| Short exercise |
Put the rows, starting at the first one and ending at the line that contains "front walkway at bbox 7,313,379,364, porch", into a Markdown table with the columns No. and Text, giving each line a number. Skip the blank lines and leave the pictures out.

Image and question rows:
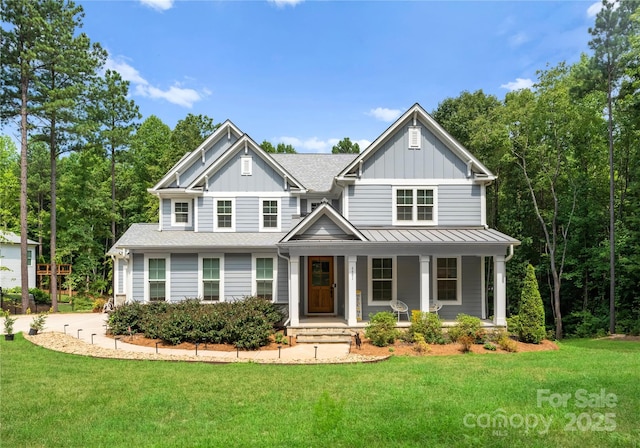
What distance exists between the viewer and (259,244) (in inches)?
619

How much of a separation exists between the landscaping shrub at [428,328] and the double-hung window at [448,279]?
246cm

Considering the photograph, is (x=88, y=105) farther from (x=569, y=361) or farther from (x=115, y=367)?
(x=569, y=361)

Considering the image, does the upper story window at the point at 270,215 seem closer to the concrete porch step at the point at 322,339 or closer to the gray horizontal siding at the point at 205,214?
the gray horizontal siding at the point at 205,214

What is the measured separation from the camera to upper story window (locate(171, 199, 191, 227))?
17.7 meters

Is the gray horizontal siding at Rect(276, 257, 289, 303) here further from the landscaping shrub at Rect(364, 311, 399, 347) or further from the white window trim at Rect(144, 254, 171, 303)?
the landscaping shrub at Rect(364, 311, 399, 347)

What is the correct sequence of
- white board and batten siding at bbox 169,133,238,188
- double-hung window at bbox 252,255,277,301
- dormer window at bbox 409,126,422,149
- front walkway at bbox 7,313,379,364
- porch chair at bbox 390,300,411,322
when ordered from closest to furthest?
front walkway at bbox 7,313,379,364, porch chair at bbox 390,300,411,322, dormer window at bbox 409,126,422,149, double-hung window at bbox 252,255,277,301, white board and batten siding at bbox 169,133,238,188

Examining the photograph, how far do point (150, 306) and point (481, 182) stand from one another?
14.1 meters

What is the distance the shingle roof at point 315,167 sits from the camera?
18719 mm

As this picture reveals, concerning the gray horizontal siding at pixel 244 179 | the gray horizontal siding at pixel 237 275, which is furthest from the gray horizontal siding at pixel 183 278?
the gray horizontal siding at pixel 244 179

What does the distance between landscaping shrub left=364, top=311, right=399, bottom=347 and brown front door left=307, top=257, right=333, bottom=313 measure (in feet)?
11.9

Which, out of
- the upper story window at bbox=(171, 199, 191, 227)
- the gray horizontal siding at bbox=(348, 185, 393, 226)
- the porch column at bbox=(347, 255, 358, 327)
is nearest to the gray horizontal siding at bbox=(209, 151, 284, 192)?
the upper story window at bbox=(171, 199, 191, 227)

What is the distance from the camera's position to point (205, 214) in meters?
17.1

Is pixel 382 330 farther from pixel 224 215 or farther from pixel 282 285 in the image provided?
pixel 224 215

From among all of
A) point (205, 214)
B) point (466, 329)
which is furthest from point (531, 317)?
point (205, 214)
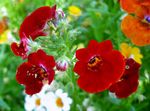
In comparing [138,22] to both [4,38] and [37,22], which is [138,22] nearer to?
[37,22]

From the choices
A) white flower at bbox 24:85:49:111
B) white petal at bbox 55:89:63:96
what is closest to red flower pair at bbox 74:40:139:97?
white petal at bbox 55:89:63:96

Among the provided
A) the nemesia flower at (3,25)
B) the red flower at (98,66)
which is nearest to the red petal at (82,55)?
the red flower at (98,66)

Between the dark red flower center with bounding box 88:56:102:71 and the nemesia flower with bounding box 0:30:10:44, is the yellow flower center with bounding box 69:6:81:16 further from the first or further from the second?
the dark red flower center with bounding box 88:56:102:71

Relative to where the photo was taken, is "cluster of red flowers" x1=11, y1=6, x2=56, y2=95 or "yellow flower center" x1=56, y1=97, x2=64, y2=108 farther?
"yellow flower center" x1=56, y1=97, x2=64, y2=108

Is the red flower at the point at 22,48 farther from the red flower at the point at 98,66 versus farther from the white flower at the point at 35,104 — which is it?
the white flower at the point at 35,104

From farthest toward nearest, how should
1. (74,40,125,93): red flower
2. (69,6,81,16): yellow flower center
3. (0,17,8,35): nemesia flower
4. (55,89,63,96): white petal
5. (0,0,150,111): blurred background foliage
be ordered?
(0,17,8,35): nemesia flower
(69,6,81,16): yellow flower center
(0,0,150,111): blurred background foliage
(55,89,63,96): white petal
(74,40,125,93): red flower

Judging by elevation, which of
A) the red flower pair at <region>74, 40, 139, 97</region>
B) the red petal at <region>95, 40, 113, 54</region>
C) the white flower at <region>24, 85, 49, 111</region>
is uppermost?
the white flower at <region>24, 85, 49, 111</region>

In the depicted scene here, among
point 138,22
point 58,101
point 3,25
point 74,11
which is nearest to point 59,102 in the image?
point 58,101
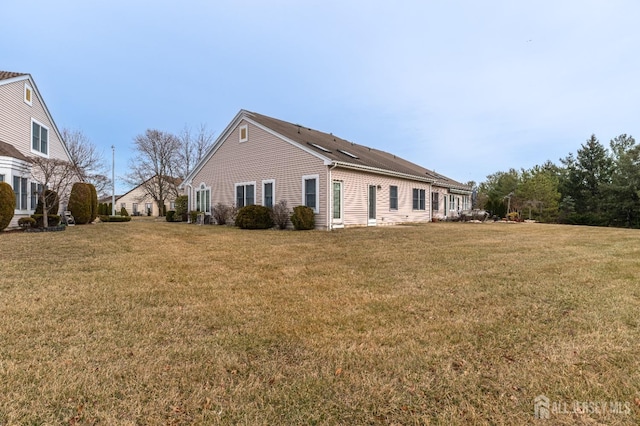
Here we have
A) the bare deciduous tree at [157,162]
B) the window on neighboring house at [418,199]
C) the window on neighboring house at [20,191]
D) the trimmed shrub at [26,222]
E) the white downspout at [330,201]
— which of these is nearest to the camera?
the trimmed shrub at [26,222]

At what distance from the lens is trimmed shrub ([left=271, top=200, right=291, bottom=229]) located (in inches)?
590

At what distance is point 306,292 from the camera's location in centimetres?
→ 482

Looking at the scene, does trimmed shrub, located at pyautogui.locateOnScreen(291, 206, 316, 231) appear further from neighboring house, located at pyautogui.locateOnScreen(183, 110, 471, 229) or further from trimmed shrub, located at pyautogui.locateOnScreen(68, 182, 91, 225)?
trimmed shrub, located at pyautogui.locateOnScreen(68, 182, 91, 225)

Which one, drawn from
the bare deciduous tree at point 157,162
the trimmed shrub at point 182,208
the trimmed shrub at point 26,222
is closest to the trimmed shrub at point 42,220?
the trimmed shrub at point 26,222

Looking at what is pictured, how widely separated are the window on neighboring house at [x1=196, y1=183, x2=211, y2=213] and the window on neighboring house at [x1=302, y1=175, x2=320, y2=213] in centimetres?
734

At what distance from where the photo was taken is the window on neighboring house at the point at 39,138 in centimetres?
1700

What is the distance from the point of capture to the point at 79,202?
1655cm

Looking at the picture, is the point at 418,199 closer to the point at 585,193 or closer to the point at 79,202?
the point at 79,202

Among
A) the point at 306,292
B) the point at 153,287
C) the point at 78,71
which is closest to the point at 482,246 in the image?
the point at 306,292

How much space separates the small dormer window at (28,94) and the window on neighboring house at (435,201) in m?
23.1

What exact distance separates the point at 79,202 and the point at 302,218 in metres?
11.6

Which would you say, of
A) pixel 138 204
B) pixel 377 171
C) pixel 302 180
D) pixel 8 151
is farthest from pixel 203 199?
pixel 138 204

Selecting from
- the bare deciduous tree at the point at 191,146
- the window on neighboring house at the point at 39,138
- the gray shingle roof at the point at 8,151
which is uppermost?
the bare deciduous tree at the point at 191,146

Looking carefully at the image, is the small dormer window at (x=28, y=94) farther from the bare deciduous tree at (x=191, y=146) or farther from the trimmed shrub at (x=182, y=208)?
the bare deciduous tree at (x=191, y=146)
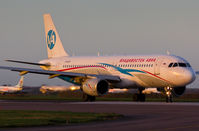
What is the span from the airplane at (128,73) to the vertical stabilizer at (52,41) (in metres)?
4.15

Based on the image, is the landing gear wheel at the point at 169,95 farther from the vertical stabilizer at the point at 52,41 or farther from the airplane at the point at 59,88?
the airplane at the point at 59,88

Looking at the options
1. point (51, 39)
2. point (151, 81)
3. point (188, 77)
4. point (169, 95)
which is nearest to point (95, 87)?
point (151, 81)

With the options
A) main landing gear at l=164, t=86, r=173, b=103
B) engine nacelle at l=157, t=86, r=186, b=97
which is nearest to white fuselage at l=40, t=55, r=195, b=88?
main landing gear at l=164, t=86, r=173, b=103

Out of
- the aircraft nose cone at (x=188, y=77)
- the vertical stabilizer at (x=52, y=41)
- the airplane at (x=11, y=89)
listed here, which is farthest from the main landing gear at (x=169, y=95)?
the airplane at (x=11, y=89)

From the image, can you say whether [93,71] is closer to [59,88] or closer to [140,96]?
[140,96]

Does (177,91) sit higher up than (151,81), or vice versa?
(151,81)

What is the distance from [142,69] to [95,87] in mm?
4831

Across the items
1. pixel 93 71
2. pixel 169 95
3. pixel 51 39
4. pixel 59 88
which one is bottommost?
pixel 59 88

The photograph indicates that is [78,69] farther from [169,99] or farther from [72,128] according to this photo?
[72,128]

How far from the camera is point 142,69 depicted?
42.0 m

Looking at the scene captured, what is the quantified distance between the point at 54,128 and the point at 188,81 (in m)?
24.0

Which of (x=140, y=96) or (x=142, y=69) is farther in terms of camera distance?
(x=140, y=96)

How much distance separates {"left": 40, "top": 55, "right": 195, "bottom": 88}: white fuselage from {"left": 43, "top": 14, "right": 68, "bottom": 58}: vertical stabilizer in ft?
17.0

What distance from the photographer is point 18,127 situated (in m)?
17.6
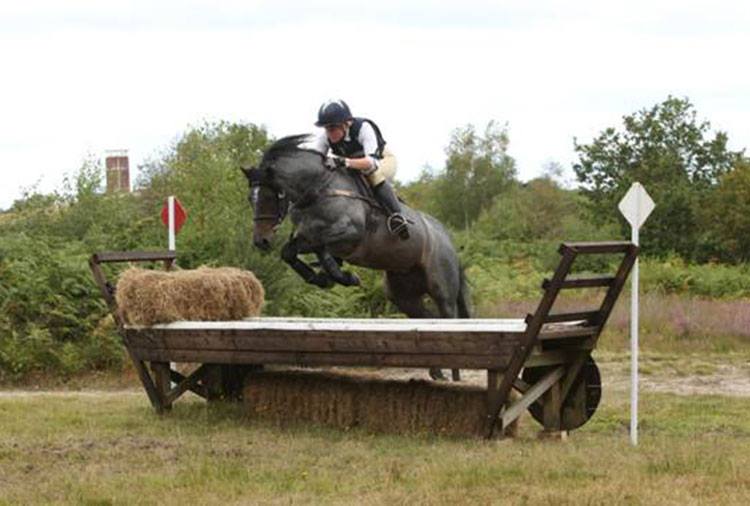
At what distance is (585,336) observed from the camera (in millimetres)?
10625

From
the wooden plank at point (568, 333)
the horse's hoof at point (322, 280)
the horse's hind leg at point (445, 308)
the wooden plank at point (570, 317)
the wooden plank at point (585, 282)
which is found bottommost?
the horse's hind leg at point (445, 308)

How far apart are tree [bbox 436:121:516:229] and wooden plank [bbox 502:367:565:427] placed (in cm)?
5181

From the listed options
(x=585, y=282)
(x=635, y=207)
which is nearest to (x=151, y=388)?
(x=585, y=282)

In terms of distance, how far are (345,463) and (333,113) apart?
361cm

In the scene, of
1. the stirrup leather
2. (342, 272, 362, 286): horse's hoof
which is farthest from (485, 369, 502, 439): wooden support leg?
the stirrup leather

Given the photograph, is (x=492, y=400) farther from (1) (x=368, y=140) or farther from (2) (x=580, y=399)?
(1) (x=368, y=140)

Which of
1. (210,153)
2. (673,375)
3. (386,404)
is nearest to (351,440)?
(386,404)

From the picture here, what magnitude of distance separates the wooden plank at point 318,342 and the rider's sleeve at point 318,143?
1.69 metres

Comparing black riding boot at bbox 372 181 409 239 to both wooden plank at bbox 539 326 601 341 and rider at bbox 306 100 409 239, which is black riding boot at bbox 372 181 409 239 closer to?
rider at bbox 306 100 409 239

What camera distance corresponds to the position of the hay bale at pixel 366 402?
10586 mm

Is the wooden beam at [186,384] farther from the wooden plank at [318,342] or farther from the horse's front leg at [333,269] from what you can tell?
the horse's front leg at [333,269]

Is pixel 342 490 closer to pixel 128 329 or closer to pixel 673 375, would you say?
pixel 128 329

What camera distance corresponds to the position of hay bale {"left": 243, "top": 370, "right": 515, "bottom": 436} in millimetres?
10586

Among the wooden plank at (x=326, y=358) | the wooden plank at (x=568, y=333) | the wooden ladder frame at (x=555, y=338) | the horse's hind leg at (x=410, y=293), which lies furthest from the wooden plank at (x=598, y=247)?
the horse's hind leg at (x=410, y=293)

| Task output |
| No. | Text |
|---|---|
| 1 | What distance exists between the viewer and (259,244) (in inches)? |
| 2 | 619 |
| 3 | How much of a separation exists between the landscaping shrub at [428,328] and the double-hung window at [448,279]? |
| 4 | 246cm |
| 5 | Considering the photograph, is (x=88, y=105) farther from (x=569, y=361) or farther from (x=115, y=367)? |
| 6 | (x=569, y=361) |
| 7 | Considering the image, does the upper story window at the point at 270,215 seem closer to the concrete porch step at the point at 322,339 or closer to the gray horizontal siding at the point at 205,214? |
| 8 | the gray horizontal siding at the point at 205,214 |
| 9 | What is the measured separation from the camera to upper story window (locate(171, 199, 191, 227))? |
| 10 | 17.7 meters |
| 11 | Is the gray horizontal siding at Rect(276, 257, 289, 303) here further from the landscaping shrub at Rect(364, 311, 399, 347) or further from the white window trim at Rect(144, 254, 171, 303)? |
| 12 | the landscaping shrub at Rect(364, 311, 399, 347) |
| 13 | What is the correct sequence of |
| 14 | - white board and batten siding at bbox 169,133,238,188 |
| 15 | - double-hung window at bbox 252,255,277,301 |
| 16 | - dormer window at bbox 409,126,422,149 |
| 17 | - front walkway at bbox 7,313,379,364 |
| 18 | - porch chair at bbox 390,300,411,322 |
| 19 | when ordered from closest to furthest? |
| 20 | front walkway at bbox 7,313,379,364, porch chair at bbox 390,300,411,322, dormer window at bbox 409,126,422,149, double-hung window at bbox 252,255,277,301, white board and batten siding at bbox 169,133,238,188 |